List every line of the records that contains the string "separates": matching is case-sensitive.

AVAILABLE DATA
+--

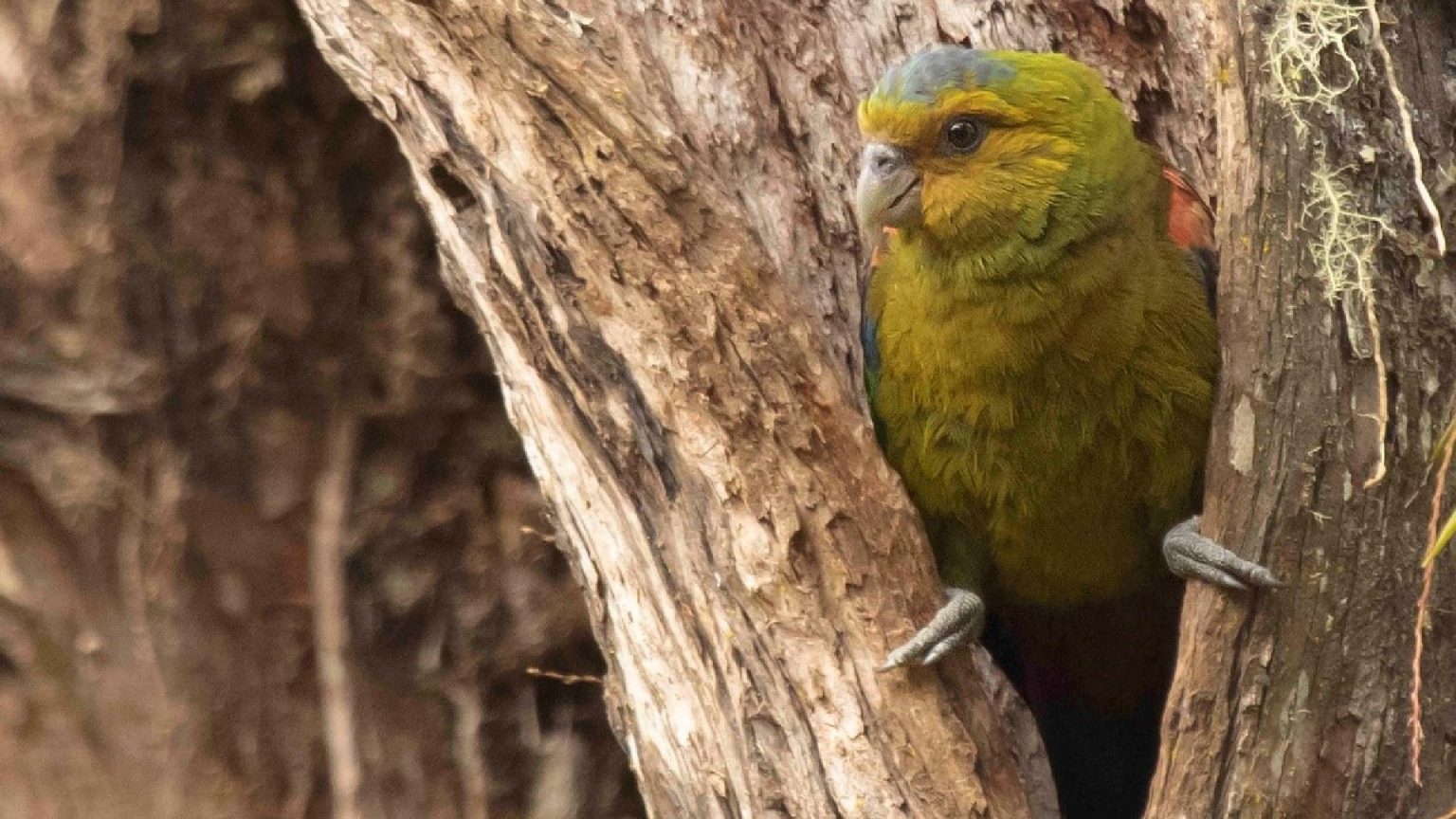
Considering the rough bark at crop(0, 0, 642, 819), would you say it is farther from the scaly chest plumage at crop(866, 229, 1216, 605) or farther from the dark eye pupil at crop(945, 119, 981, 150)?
the dark eye pupil at crop(945, 119, 981, 150)

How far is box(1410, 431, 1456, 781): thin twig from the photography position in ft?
6.94

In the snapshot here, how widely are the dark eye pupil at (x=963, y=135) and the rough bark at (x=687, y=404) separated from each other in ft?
1.14

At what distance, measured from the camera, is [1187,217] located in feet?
8.91

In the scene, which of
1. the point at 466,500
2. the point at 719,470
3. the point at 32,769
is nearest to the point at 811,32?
the point at 719,470

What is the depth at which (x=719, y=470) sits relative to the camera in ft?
8.00

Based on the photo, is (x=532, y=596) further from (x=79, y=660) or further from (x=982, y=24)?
(x=982, y=24)

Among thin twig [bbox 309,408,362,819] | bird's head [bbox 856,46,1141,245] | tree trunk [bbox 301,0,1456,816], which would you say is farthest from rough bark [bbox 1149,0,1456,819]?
thin twig [bbox 309,408,362,819]

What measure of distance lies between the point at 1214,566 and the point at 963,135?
2.78ft

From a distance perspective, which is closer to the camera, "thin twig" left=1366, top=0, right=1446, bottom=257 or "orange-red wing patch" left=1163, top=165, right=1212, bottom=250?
"thin twig" left=1366, top=0, right=1446, bottom=257

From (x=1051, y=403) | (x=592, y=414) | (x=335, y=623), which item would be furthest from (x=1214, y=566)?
(x=335, y=623)

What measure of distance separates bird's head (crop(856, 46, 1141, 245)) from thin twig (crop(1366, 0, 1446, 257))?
50cm

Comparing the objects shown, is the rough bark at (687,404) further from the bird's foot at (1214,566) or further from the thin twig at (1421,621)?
the thin twig at (1421,621)

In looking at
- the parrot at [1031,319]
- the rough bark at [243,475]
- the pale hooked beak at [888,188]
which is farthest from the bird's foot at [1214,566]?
the rough bark at [243,475]

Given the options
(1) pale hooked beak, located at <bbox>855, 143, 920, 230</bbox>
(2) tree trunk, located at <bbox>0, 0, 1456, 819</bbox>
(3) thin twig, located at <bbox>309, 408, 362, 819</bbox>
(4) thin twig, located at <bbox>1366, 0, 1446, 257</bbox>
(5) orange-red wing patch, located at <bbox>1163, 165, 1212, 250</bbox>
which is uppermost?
(4) thin twig, located at <bbox>1366, 0, 1446, 257</bbox>
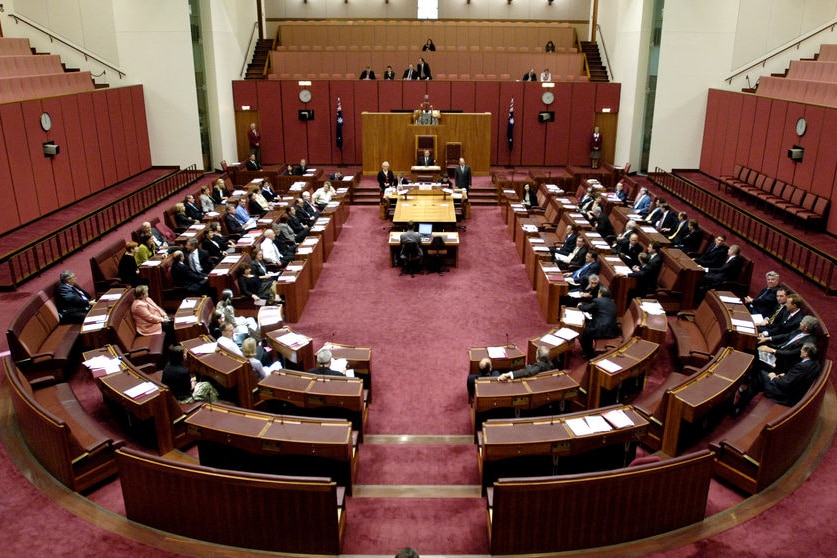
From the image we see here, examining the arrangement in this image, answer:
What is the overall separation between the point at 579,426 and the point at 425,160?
14142 mm

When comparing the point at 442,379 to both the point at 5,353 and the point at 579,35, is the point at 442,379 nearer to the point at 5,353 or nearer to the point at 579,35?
the point at 5,353

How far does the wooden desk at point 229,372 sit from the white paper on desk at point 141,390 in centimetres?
76

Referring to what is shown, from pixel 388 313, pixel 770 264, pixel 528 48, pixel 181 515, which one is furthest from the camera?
pixel 528 48

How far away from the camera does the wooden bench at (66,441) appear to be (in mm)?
6309

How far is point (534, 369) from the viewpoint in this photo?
25.8ft

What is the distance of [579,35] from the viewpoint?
85.7 feet

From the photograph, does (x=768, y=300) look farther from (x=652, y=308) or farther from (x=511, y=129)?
(x=511, y=129)

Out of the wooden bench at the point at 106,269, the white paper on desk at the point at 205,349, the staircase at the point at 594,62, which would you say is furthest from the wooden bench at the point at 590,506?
the staircase at the point at 594,62

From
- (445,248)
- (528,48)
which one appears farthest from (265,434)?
(528,48)

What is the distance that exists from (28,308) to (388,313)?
17.3 feet

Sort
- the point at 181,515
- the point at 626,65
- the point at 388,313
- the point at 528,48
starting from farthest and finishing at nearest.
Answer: the point at 528,48
the point at 626,65
the point at 388,313
the point at 181,515

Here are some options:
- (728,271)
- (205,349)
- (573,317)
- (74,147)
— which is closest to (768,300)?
(728,271)

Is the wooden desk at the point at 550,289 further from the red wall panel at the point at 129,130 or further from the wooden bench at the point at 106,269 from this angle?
the red wall panel at the point at 129,130

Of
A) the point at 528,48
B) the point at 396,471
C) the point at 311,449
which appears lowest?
the point at 396,471
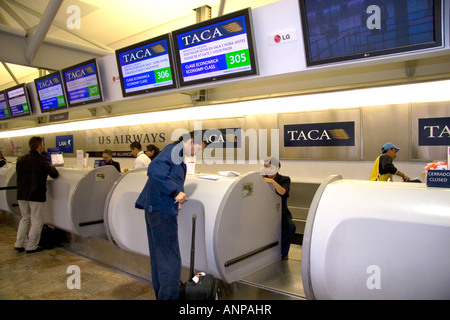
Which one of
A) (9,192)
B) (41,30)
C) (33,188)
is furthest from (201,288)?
(9,192)

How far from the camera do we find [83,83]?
5.46m

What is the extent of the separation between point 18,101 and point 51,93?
1.54 metres

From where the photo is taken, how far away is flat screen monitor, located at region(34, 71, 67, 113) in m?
5.94

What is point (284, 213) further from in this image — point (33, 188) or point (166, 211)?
point (33, 188)

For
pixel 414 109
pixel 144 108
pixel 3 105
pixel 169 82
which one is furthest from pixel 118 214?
pixel 3 105

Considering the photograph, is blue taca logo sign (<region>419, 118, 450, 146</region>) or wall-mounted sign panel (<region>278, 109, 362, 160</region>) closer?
blue taca logo sign (<region>419, 118, 450, 146</region>)

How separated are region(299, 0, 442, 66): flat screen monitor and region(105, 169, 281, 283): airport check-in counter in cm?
135

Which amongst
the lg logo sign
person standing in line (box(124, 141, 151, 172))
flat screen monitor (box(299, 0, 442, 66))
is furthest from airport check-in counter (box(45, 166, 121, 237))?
flat screen monitor (box(299, 0, 442, 66))

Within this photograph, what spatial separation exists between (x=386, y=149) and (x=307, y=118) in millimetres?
1427

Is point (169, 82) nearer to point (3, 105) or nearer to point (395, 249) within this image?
point (395, 249)

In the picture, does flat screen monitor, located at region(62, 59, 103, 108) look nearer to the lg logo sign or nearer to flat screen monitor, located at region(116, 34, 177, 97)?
flat screen monitor, located at region(116, 34, 177, 97)

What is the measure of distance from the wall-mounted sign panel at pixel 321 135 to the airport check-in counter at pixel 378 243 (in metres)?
2.99

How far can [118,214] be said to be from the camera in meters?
3.93

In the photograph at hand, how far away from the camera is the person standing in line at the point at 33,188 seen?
5078 mm
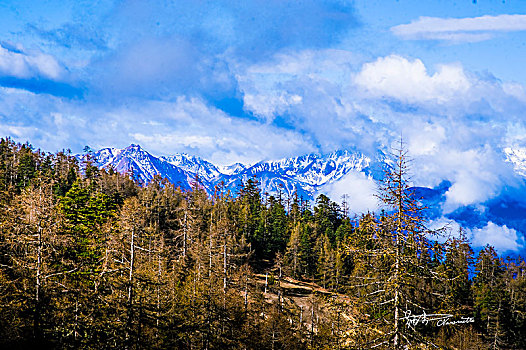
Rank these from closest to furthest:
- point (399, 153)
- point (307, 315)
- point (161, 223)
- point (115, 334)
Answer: point (399, 153), point (115, 334), point (307, 315), point (161, 223)

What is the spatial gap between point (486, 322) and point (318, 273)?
3315 centimetres

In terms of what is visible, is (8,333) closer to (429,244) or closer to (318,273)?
(429,244)

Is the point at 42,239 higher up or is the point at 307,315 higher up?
the point at 42,239

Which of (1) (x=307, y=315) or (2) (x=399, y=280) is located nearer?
(2) (x=399, y=280)

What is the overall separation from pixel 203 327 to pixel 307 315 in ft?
112

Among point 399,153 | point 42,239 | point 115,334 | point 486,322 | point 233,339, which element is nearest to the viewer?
point 399,153

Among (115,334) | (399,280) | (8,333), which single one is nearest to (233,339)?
(115,334)

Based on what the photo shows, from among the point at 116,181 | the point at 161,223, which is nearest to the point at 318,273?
the point at 161,223

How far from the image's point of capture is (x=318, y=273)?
79.9 meters

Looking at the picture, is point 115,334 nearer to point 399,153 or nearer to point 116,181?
point 399,153

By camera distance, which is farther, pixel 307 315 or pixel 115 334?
pixel 307 315

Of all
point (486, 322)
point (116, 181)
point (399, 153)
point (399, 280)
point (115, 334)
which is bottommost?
point (486, 322)

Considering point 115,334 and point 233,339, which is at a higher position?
point 115,334

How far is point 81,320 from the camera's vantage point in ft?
70.6
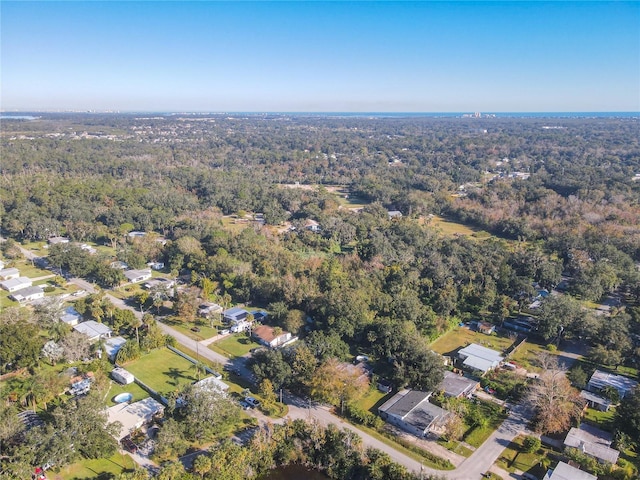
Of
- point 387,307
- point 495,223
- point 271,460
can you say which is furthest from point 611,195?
point 271,460

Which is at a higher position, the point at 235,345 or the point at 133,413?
the point at 133,413

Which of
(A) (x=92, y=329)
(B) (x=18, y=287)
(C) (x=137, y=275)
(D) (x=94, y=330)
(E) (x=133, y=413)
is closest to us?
(E) (x=133, y=413)

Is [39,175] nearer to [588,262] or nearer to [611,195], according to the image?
[588,262]

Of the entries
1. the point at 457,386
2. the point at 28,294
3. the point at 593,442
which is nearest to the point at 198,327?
the point at 28,294

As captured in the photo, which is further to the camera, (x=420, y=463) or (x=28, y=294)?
(x=28, y=294)

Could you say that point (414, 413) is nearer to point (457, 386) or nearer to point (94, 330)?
point (457, 386)
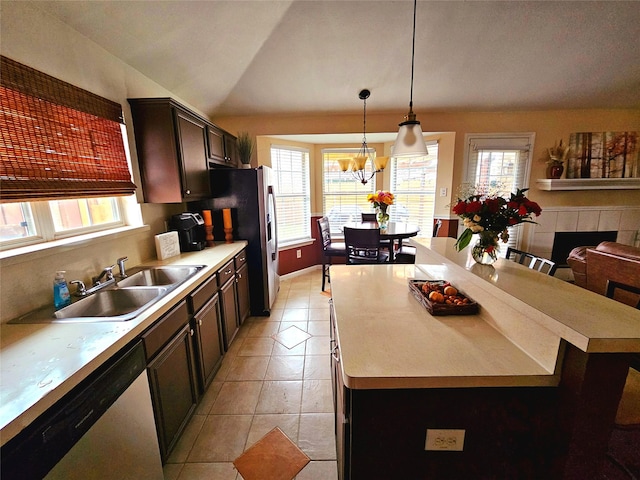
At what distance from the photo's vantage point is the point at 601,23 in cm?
239

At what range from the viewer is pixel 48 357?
37.2 inches

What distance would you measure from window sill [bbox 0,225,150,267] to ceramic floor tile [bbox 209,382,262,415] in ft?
4.44

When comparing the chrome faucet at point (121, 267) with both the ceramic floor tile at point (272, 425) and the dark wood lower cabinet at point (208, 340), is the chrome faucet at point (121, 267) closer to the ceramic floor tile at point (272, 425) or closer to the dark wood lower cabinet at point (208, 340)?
the dark wood lower cabinet at point (208, 340)

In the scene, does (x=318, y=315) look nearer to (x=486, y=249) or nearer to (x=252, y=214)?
(x=252, y=214)

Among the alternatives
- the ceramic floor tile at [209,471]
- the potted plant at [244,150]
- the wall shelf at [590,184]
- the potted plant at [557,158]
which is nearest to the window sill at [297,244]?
the potted plant at [244,150]

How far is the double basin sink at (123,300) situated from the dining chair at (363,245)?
1721 mm

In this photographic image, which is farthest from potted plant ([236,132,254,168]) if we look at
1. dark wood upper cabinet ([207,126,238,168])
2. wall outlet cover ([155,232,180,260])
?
wall outlet cover ([155,232,180,260])

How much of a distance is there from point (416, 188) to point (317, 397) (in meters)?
3.44

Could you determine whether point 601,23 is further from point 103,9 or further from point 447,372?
point 103,9

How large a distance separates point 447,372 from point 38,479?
1.26 m

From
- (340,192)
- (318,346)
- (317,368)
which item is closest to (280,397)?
(317,368)

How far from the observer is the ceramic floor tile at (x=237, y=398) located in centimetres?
178

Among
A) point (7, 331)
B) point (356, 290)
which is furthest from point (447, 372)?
point (7, 331)

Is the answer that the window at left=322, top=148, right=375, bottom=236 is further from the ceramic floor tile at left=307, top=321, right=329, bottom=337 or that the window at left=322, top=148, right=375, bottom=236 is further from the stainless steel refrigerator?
the ceramic floor tile at left=307, top=321, right=329, bottom=337
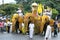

+--

TASK OUTPUT
What measure of distance separates bird's head (crop(856, 46, 1141, 245)) from thin twig (crop(1366, 0, 1446, 257))?
How large a distance separates point 447,372 from point 38,479?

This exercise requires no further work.